Fetch the complete documentation index at: https://docs.gumloop.com/llms.txt

Use this file to discover all available pages before exploring further.

An MCP server is an integration — Gmail, Slack, Linear, Notion, your own custom one — that exposes a set of tools your agents (or you, directly) can call. gumloop mcp lets you list the servers connected to your account, browse their tools, and invoke them on demand.

List servers

gumloop mcp list
Prints SERVER_ID, NAME, TYPE, STATUS, TOOLS (tool count), and AUTH_URL. If a server’s STATUS is anything other than connected, the AUTH_URL column has a one-click link to finish connecting it — open it in your browser, approve, and you’re done.

Inspect a server

gumloop mcp get gmail
Shows the server’s full configuration — server_id, type, status, tool_count, description, the Gumloop auth URL, and the underlying MCP endpoint.
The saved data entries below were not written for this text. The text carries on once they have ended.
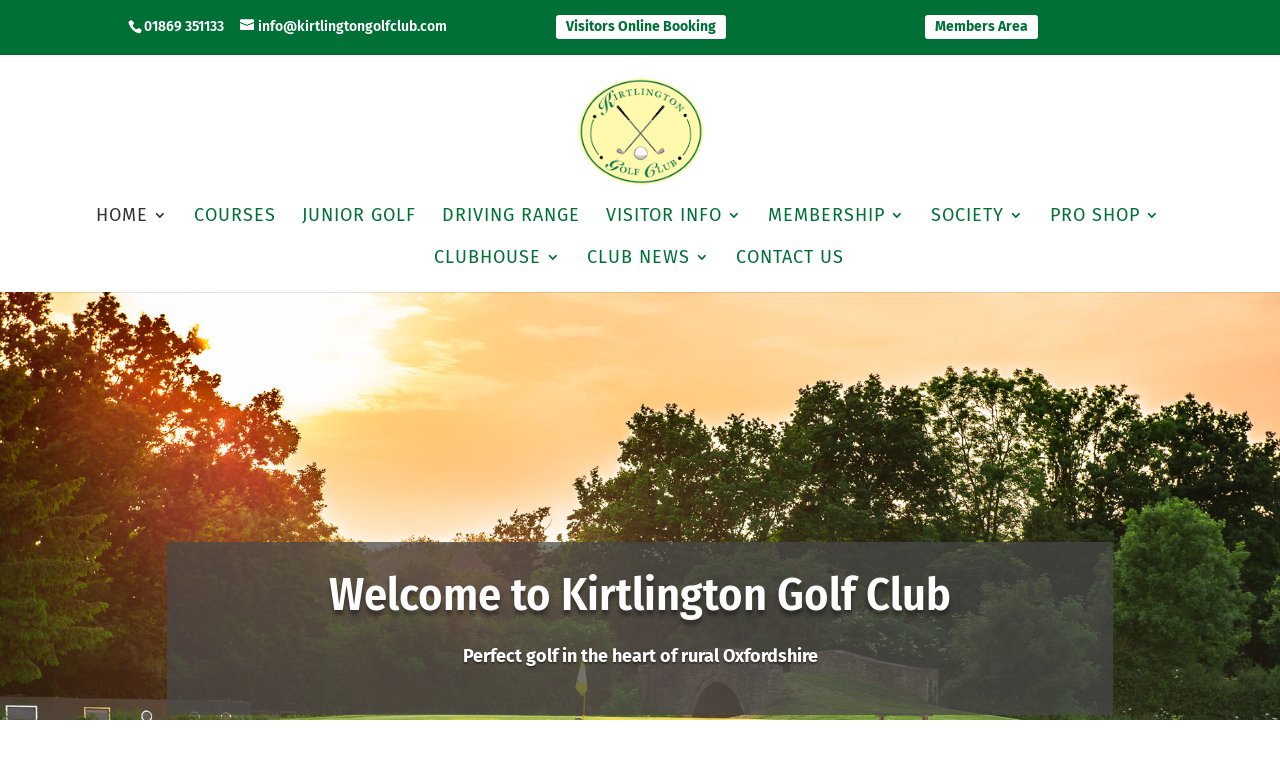

--- FILE ---
content_type: text/css
request_url: https://kirtlingtongolfclub.com/wp-content/et-cache/9/et-divi-dynamic-9-late.css?ver=1768980799
body_size: 581
content:
@font-face{font-family:ETmodules;font-display:block;src:url(//kirtlingtongolfclub.com/wp-content/themes/Divi/core/admin/fonts/modules/all/modules.eot);src:url(//kirtlingtongolfclub.com/wp-content/themes/Divi/core/admin/fonts/modules/all/modules.eot?#iefix) format("embedded-opentype"),url(//kirtlingtongolfclub.com/wp-content/themes/Divi/core/admin/fonts/modules/all/modules.woff) format("woff"),url(//kirtlingtongolfclub.com/wp-content/themes/Divi/core/admin/fonts/modules/all/modules.ttf) format("truetype"),url(//kirtlingtongolfclub.com/wp-content/themes/Divi/core/admin/fonts/modules/all/modules.svg#ETmodules) format("svg");font-weight:400;font-style:normal}

--- FILE ---
content_type: text/css
request_url: https://kirtlingtongolfclub.com/wp-content/themes/kirtlingtongolfclub/style.css?ver=1.0.0
body_size: 270
content:
/*
 Theme Name:     Kirtlington Golf Club
 Theme URI:      https://www.elegantthemes.com/gallery/divi/
 Description:    Child Theme
 Author:         ComputerPro
 Author URI:     https://www.elegantthemes.com
 Template:       Divi
 Version:        1.0.0
*/
 
/* =Theme customization starts here
------------------------------------------------------- */

--- FILE ---
content_type: text/css
request_url: https://kirtlingtongolfclub.com/wp-content/et-cache/9/et-divi-dynamic-9-late.css
body_size: 581
content:
@font-face{font-family:ETmodules;font-display:block;src:url(//kirtlingtongolfclub.com/wp-content/themes/Divi/core/admin/fonts/modules/all/modules.eot);src:url(//kirtlingtongolfclub.com/wp-content/themes/Divi/core/admin/fonts/modules/all/modules.eot?#iefix) format("embedded-opentype"),url(//kirtlingtongolfclub.com/wp-content/themes/Divi/core/admin/fonts/modules/all/modules.woff) format("woff"),url(//kirtlingtongolfclub.com/wp-content/themes/Divi/core/admin/fonts/modules/all/modules.ttf) format("truetype"),url(//kirtlingtongolfclub.com/wp-content/themes/Divi/core/admin/fonts/modules/all/modules.svg#ETmodules) format("svg");font-weight:400;font-style:normal}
List the tools a server exposes

gumloop mcp tools gmail
Returns a table of NAME, TOOL_CALL_ID, and DESCRIPTION. If the server isn’t connected yet, the CLI prints the auth URL you need to open instead.
You pass the tool’s NAME (not TOOL_CALL_ID) to gumloop mcp call. TOOL_CALL_ID is the internal identifier used when an agent invokes the tool through a workflow.

Call a tool

gumloop mcp call gmail list_emails --args-json '{"max_results": 5}'
The arguments can come from three places (pick one):
FlagDescription
--args-jsonInline JSON object.
--args-filePath to a JSON file.
--args -Read JSON from stdin (use the literal -).
--refOptional client-side ref string. The server echoes it back on each result so you can match responses to requests.
--jsonPrint the raw response payload.
Examples:
gumloop mcp call gmail send_email --args-file ./email.json
cat email.json | gumloop mcp call gmail send_email --args -
The default text output groups results by tool, prints the status and any error, then the content of each result. Use --json if you need to pipe the structured response into another tool.